Hand Detection with YOLOv8

Archived Project

This project is no longer actively maintained but remains available for reference and use. The code is stable and functional as of the last update.

I want to share my method for building a Hand and Wrist detector that uses images of hands and has a model size of less than 6MB and an inference time of about 10ms on CPU. I thought of choosing one of these two object detection algorithms:

Faster RCNN, which is a two-stage algorithm that first proposes potential regions of interest using a region proposal network (RPN) and then classifies and refines these proposals, and YOLO, which is a one-stage object detection algorithm that provides real-time detection capabilities and is faster than RCNN for edge device computation.

Project Motivation

My goal was to create a system that can augment images of tattoos, jewelry, watches, or wristbands, on the detected region of a hand or wrist. I chose the YOLO algorithm because it is suitable for object detection on edge devices. I had previously used semantic segmentation with PyTorch Detectron2, but the model size was too large for my purpose. I needed a small model that could be deployed on cloud or edge devices.

Technical Implementation

I used the YOLOv8 model and PyTorch for this project. I trained the model on hand and wrist data that I labeled using LabelImg in YOLO format. The model takes an image as input and returns the image with a bounding box and a class label for the detected hand and wrist.

Dataset and Training

The dataset had 853 images with hand and wrist bounding box annotations. I split the dataset into 597 training images, 171 validation images, and 85 test images. I used data augmentation techniques such as rotation, translation, scaling, perspective transform, flipping, and cropping to enhance the image quality and generalization. I trained the model for 100 epochs with a batch size of 8 on a 3070 Ti GPU. The training took about 30 minutes.

YOLOv8 Architecture

My primary choice for this project was the YOLO (You Only Look Once) architecture, which is known for its fast and efficient object detection performance, making it suitable for edge device computation. YOLOv8 is an anchor-free model that abandons the previous anchor-based approach and directly predicts the object center, reducing the number of box predictions and speeding up the non-maximum suppression (NMS) step.

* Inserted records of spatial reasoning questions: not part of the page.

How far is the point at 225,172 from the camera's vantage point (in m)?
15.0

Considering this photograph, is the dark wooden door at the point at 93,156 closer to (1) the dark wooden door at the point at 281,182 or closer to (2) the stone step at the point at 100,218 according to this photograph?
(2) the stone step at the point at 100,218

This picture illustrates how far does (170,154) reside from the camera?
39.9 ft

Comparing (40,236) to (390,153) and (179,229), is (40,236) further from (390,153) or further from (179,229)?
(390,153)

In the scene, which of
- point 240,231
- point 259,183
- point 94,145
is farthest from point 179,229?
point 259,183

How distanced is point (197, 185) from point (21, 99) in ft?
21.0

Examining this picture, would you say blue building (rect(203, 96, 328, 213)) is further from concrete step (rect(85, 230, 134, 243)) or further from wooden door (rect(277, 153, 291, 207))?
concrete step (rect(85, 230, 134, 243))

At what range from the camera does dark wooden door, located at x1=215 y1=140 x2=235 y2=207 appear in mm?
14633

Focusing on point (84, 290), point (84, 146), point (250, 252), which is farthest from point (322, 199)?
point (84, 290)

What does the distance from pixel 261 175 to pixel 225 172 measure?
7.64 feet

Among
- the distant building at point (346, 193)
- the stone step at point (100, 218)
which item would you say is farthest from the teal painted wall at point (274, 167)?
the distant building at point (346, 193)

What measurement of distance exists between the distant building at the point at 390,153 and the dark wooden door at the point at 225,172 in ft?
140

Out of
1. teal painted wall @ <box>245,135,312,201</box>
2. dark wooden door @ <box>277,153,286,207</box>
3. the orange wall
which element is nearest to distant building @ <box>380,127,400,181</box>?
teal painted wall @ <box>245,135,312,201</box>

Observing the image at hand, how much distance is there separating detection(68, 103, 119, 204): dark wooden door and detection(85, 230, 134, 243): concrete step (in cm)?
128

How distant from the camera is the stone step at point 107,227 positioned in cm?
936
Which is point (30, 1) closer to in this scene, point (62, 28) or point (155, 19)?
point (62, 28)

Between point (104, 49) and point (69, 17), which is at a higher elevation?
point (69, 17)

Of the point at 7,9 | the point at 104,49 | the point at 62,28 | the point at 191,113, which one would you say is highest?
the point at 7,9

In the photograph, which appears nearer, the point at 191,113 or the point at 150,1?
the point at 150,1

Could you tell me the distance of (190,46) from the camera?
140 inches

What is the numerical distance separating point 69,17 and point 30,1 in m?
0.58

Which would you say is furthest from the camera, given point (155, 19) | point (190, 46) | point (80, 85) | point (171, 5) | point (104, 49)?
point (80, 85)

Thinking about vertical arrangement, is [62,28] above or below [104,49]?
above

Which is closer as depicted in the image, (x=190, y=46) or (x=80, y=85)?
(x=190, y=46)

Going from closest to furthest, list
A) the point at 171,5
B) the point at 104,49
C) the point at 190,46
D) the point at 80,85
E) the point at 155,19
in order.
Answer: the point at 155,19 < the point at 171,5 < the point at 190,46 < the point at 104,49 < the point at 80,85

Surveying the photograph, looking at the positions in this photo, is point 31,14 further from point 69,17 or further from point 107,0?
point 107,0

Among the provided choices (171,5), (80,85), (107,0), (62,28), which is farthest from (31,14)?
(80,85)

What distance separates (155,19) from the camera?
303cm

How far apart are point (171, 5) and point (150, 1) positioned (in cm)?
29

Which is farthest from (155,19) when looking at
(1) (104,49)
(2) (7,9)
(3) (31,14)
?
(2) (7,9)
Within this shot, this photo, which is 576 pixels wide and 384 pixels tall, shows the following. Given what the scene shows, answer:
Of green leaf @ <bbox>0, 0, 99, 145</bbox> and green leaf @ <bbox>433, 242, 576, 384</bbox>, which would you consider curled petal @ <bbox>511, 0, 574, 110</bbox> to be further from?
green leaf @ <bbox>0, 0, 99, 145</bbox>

I initialized the model with pre-trained weights from ultralytics and optimized its performance by setting the initial learning rate to lr0 = 0.01, the momentum to 0.937, and applying weight decay to prevent overfitting and promote generalization. It uses VFL Loss from VarifocalNet and DFL Loss + CIOU Loss as categorical loss.

Training results showing model performance metrics

Results and Performance

The model achieved mean average precision (mAP50-95) of 0.8663, which means that it correctly detected 86.63% of the objects in the images. The model also achieved high precision (0.9991) and recall (0.9872).